In [None]:
import pandas as pd
import numpy as np
import statsmodels.api as sm
from sklearn.model_selection import train_test_split
from sklearn.preprocessing import StandardScaler, OneHotEncoder
from sklearn.compose import ColumnTransformer
from sklearn.pipeline import Pipeline
from sklearn.impute import SimpleImputer
from sklearn.linear_model import LogisticRegression
from sklearn.neighbors import KNeighborsClassifier
from sklearn.ensemble import RandomForestClassifier
from sklearn.linear_model import LogisticRegressionCV
from sklearn.metrics import accuracy_score, confusion_matrix, classification_report
import warnings
warnings.filterwarnings('ignore') # mute warning messages
import seaborn as sns
import matplotlib.pyplot as plt

In [None]:
# Load the dataset
# www.kaggle.com/datasets/rohit265/credit-card-eligibility-df-determining-factors
data = pd.read_csv('../data/raw/dataset.csv')
data_processed = pd.get_dummies(data, columns = ['Income_type' , 'Education_type', 'Family_status', 'Housing_type', 'Occupation_type'])
print(data_processed)

In [None]:
# Define features and target.
# Based on previous team analysis, only the following features were found to significantly impact the 'Target' feature.
# (Absolute value of coefficient is above 0.05 and p-value is below 0.05).
X = data_processed[['Num_children', 'Income_type_Commercial associate', 'Income_type_Pensioner', 'Income_type_State servant', 'Income_type_Working', 'Family_status_Single / not married']]
y = data_processed['Target']

In [None]:
# Split the dataset - by splitting the dataset into training and testing sets, we ensure that we have separate data to train the model and to evaluate its performance.
# Using stratification helps maintain the class distribution, which is critical for imbalanced datasets, while setting a random state guarantees reproducibility.

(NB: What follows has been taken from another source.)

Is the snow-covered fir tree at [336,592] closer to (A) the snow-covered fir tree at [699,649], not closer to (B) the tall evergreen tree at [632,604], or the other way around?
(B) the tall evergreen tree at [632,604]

X_train, X_test, y_train, y_test = train_test_split(X, y, test_size=0.2, stratify=y, random_state=42)


In [None]:
# K-Nearest Neighbors
knn = KNeighborsClassifier(n_neighbors=5)
knn.fit(X_train, y_train)
y_pred_knn = knn.predict(X_test)
print("KNN Accuracy: ", accuracy_score(y_test, y_pred_knn))
print("Classification Report: \n", classification_report(y_test, y_pred_knn))

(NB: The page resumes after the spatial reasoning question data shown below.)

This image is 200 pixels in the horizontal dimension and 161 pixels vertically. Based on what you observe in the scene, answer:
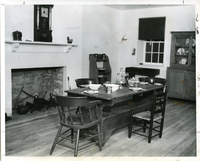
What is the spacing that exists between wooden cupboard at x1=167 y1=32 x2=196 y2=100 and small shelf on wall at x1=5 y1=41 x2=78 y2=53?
3155 millimetres

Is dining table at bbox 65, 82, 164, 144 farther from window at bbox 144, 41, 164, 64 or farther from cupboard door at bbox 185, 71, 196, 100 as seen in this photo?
window at bbox 144, 41, 164, 64

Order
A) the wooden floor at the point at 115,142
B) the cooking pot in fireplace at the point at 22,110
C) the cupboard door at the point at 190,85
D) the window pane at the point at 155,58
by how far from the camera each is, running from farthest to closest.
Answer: the window pane at the point at 155,58
the cupboard door at the point at 190,85
the cooking pot in fireplace at the point at 22,110
the wooden floor at the point at 115,142

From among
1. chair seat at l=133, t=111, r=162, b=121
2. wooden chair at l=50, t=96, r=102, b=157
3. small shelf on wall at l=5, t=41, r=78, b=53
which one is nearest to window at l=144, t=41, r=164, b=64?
small shelf on wall at l=5, t=41, r=78, b=53

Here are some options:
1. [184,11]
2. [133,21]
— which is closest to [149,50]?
[133,21]

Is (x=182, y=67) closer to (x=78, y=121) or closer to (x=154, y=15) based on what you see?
(x=154, y=15)

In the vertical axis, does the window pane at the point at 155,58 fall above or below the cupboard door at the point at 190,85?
above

The K-Nearest Neighbors (KNN) model demonstrated an overall accuracy of 0.681, indicating moderate performance in predicting credit card approvals. The detailed classification report reveals more nuanced insights into the model's effectiveness:

For Class 0 (Rejections):

Precision: 0.87
Recall: 0.74
F1-Score: 0.80
The model shows high precision (87%) for predicting rejections, meaning that when the model predicts a rejection, it is correct 87% of the time. However, the recall is slightly lower at 74%, indicating that the model correctly identifies 74% of all actual rejections.

For Class 1 (Approvals):

Precision: 0.14
Recall: 0.27
F1-Score: 0.18
The model performs poorly for predicting approvals. The low precision (14%) indicates a high number of false positives, and the low recall (27%) shows that the model misses a significant portion of actual approvals.

Definitions
Precision: The ratio of true positive predictions to the total number of positive predictions made. It reflects the accuracy of positive predictions.
Recall: The ratio of true positive predictions to the total number of actual positives. It measures the model's ability to identify all relevant cases.

Addressing the Imbalanced Dataset
The dataset is highly imbalanced, with significantly more rejections (Class 0) than approvals (Class 1). To improve the model's performance, especially for the minority class (approvals), several strategies can be employed:

1. Increase sample size for Class 1:
    Collect more samples of approved applications to balance the dataset better.

2. Advanced models:
    Explore more sophisticated models, such as gradient boosting machines, which are better at handling imbalanced datasets.

3. Hyperparameter tuning:
    Utilize grid search or other hyperparameter tuning techniques to optimize the model's performance.

4. Ensemble methods:
    Implement ensemble methods to combine the predictions of multiple models, potentially improving overall performance.

By addressing these points, we can aim to develop a more robust model that accurately predicts both credit card approvals and rejections, leading to better decision-making in credit card application processes.